SECOND NATURE is not your normal gardening book. There aren't a lot of "how to" instructions here for planting, nurturing and harvesting. There are, however, innumerable more important things here.
Pollan takes his reader on a journey of discovery, asking cogent questions about man's relationship to nature, about the proper way to conserve wilderness, about the social strata of contemporary seed catalogs, about the best way to design a garden to achieve our spiritual goals (although his way of expressing it isn't nearly as hokey-sounding as my wording), about the sexual metaphors of roses, about the quasi-religious movement of composting, and about the historical evolution in the way we have looked at trees.
His writing is often humorous as well as something most of us can relate to in our own experiences. In his early battles with garden-eating rodents, his ill-considered attempt to napalm a woodchuck makes for absolutely hilarious reading, and the story of his father's rebellion against the neighbors' edict that he mow his lawn is exhilarating. Throughout much of the book, we do, however, come to learn a serious lesson. The realistic gardener does not attempt to subdue nature nor to surrender to it, but to work with nature as a part of it, to be realistic in determining what can and cannot be accomplished, and to influence rather than conquer (especially since conquering is not really possible after all).
For both the neophyte and the experienced gardener, SECOND NATURE is probably more important and useful than a "how to" book for it will reveal the overarching philosophy that drives the gardener's actions. For the suburbanite whose gardening is pretty much limited to manicuring his portion of The Great American Lawn and planting a few decorative shrubs here and there, it is utterly indispensable for it will reveal the shallow artificiality of such kowtowing to social "propriety."
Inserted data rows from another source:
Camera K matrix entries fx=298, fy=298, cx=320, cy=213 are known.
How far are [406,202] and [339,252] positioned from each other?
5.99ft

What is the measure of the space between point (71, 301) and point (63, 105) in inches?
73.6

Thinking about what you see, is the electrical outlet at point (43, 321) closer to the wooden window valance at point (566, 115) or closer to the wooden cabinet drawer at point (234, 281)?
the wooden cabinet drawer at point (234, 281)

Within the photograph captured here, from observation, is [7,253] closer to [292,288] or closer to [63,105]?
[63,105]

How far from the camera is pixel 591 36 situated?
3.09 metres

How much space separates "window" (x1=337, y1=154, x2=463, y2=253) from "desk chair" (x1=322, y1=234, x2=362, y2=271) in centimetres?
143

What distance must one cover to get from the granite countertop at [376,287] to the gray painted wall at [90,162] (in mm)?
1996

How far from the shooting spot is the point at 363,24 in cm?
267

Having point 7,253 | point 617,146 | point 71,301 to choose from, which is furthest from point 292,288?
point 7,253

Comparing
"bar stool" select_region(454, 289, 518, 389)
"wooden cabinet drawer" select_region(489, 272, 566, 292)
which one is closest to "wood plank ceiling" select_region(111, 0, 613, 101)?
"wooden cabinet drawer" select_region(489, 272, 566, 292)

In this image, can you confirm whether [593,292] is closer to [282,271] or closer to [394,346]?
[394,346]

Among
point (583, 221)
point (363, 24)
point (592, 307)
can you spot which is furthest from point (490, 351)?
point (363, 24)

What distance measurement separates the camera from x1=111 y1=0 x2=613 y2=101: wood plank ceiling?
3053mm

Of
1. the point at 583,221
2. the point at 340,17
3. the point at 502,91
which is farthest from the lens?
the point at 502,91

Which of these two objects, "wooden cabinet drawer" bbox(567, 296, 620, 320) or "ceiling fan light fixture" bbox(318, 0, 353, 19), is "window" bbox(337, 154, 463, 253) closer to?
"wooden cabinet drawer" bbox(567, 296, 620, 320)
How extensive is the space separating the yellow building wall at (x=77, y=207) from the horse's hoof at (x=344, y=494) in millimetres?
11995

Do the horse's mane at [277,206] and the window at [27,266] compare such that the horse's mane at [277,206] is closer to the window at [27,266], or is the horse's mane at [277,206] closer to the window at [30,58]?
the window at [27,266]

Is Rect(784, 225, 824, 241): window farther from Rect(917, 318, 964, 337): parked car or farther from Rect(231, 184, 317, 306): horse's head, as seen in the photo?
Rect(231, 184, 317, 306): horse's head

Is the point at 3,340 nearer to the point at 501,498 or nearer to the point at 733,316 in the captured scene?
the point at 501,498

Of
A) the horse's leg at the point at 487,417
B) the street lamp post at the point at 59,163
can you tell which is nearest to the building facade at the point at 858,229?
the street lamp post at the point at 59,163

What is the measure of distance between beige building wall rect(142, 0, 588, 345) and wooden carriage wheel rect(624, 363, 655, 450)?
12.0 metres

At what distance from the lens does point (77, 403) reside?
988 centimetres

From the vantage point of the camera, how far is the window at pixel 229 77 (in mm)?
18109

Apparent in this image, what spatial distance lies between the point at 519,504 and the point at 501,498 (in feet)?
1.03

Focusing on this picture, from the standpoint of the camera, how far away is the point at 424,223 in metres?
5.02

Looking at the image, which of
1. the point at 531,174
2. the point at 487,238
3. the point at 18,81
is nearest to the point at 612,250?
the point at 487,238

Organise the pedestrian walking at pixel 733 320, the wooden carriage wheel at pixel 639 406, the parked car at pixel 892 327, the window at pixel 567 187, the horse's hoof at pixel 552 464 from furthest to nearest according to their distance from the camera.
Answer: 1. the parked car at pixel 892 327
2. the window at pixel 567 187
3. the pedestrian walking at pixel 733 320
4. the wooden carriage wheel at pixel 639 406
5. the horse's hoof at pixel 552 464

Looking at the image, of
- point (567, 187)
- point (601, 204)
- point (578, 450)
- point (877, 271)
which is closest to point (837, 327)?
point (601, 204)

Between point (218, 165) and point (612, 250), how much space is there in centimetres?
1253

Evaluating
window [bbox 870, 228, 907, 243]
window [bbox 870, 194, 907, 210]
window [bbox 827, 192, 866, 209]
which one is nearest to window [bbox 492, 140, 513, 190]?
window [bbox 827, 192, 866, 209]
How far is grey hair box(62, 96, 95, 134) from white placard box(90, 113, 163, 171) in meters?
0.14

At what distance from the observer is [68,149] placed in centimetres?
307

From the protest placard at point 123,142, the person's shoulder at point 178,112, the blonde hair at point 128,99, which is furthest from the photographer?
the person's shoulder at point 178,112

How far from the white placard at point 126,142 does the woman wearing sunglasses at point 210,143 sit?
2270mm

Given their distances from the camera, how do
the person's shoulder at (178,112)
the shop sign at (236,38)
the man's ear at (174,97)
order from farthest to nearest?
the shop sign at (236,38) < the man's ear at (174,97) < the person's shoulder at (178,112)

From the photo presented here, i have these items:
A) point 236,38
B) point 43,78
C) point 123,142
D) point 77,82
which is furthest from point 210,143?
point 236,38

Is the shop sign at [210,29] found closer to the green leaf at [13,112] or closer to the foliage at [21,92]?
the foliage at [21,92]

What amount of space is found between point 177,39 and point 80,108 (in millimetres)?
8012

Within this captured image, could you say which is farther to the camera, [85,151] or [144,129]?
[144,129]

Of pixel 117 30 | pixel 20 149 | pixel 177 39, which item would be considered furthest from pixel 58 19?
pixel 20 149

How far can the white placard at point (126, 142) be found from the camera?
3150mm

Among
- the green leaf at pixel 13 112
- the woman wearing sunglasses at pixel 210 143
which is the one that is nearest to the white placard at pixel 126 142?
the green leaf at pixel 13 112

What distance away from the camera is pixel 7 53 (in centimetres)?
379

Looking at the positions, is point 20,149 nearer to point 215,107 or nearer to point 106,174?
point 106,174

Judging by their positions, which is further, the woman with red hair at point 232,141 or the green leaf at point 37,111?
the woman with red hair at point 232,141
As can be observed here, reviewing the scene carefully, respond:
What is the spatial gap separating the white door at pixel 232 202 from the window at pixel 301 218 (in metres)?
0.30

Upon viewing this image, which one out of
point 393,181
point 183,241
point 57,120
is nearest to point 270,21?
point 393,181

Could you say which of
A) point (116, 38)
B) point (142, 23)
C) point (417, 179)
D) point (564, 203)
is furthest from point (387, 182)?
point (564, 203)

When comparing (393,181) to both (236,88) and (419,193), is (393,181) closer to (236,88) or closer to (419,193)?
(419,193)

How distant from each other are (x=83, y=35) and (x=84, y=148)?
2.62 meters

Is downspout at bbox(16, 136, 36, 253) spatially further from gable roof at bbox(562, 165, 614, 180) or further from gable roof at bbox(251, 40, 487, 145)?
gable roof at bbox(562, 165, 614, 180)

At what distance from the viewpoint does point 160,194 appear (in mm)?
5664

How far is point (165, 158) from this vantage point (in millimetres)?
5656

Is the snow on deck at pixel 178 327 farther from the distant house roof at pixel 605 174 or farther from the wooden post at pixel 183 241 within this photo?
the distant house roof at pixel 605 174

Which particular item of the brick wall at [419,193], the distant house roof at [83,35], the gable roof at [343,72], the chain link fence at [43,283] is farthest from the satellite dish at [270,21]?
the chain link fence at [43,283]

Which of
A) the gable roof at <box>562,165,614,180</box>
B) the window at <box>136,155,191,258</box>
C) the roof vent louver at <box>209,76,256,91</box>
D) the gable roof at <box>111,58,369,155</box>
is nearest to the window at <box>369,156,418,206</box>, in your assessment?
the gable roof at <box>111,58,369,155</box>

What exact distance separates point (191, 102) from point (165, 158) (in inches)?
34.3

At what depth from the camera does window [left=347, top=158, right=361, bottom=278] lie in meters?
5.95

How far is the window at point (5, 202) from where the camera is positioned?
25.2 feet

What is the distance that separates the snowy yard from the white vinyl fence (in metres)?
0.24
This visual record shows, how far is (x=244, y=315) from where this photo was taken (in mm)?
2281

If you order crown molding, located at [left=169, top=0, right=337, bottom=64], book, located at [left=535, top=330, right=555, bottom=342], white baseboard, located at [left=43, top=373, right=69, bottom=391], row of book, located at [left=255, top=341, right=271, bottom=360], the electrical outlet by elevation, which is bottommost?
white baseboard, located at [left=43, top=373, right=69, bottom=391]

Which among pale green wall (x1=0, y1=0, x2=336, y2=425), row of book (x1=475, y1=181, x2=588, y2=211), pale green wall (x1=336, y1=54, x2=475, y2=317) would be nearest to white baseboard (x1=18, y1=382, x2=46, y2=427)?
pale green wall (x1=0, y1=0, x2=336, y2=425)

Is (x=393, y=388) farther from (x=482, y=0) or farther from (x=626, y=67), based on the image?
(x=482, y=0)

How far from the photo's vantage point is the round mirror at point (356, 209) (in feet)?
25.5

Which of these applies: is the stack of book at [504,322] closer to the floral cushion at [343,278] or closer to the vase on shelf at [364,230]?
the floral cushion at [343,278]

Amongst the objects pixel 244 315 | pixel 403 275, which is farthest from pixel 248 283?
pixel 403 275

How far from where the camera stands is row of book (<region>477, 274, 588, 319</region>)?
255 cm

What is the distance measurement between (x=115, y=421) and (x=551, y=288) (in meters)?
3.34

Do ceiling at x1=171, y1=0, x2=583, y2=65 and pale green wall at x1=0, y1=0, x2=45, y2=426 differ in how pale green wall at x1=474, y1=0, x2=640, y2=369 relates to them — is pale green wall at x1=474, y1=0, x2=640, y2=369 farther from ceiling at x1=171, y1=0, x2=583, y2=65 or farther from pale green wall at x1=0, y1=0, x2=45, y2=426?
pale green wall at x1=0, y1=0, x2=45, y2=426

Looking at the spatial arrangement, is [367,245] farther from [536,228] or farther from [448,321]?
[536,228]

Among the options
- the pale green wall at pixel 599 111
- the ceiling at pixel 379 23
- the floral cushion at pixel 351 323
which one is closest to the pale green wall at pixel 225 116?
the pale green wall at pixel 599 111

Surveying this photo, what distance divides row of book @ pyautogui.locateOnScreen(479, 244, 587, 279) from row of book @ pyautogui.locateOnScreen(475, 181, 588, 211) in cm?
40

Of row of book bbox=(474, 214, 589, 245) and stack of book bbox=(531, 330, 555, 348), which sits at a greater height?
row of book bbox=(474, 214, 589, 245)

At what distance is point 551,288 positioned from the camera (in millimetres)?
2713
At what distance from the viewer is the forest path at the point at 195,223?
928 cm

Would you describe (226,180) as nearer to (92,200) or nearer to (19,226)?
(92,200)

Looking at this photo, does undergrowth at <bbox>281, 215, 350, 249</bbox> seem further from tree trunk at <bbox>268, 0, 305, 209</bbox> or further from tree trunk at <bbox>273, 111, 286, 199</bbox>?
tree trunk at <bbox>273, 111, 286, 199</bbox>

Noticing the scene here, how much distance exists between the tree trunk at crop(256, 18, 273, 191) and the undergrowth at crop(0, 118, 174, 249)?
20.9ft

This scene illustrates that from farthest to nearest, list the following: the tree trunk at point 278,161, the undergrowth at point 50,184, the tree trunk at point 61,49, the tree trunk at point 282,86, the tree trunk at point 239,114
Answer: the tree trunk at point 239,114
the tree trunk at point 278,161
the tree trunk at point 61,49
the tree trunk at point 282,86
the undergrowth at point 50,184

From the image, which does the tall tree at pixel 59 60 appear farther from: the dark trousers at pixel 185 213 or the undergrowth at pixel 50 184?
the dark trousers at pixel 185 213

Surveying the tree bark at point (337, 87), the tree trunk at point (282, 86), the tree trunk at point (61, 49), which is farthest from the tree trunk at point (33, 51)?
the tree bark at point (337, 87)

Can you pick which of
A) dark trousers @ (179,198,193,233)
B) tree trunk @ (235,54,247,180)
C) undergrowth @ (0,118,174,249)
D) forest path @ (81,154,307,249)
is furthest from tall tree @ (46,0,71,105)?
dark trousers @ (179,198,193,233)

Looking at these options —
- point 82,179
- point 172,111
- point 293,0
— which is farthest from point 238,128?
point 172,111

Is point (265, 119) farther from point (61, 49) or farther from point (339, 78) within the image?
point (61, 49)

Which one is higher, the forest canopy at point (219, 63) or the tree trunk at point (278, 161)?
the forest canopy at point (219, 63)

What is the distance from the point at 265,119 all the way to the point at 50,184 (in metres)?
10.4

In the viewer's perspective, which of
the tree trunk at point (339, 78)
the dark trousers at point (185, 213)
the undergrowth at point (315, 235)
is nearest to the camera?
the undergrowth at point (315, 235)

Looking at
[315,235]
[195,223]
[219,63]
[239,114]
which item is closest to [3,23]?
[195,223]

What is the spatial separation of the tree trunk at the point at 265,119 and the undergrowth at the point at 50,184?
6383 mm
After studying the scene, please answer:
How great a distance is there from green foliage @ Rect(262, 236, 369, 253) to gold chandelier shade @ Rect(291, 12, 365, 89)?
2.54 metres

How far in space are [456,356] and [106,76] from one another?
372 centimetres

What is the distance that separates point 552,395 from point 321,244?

Pollan's lessons are painless. He never preaches. He never rants. He never proselytizes. His writing is both humorous and instructive. It unveils historical trends in man's relationship toward gardens, wildlands, and lawns that most readers, with our limited visions of life in the 17th and 18th centuries, never suspected. Most importantly, the reader finishes his book with a genuinely new appreciation of man's place in nature, with an understanding that it is okay to make his mark upon nature (because he is part of it), and with the knowledge of how to make that mark positive, non-destructive, and productive.
I heartedly recommend SECOND NATRURE to everyone who has ever planted a garden (productively or otherwise), who has ever thought about planting a garden, who has ever mowed a lawn, who has ever wondered about the best methods of protecting wilderness areas, who has ever written a letter in support of or opposition to environmental activists, or who, though city-bound and surrounded by asphalt, has ever wondered about man's proper place on the earth. SECOND NATURE has, if not universal, then at least very widespread appeal to all sorts of readers.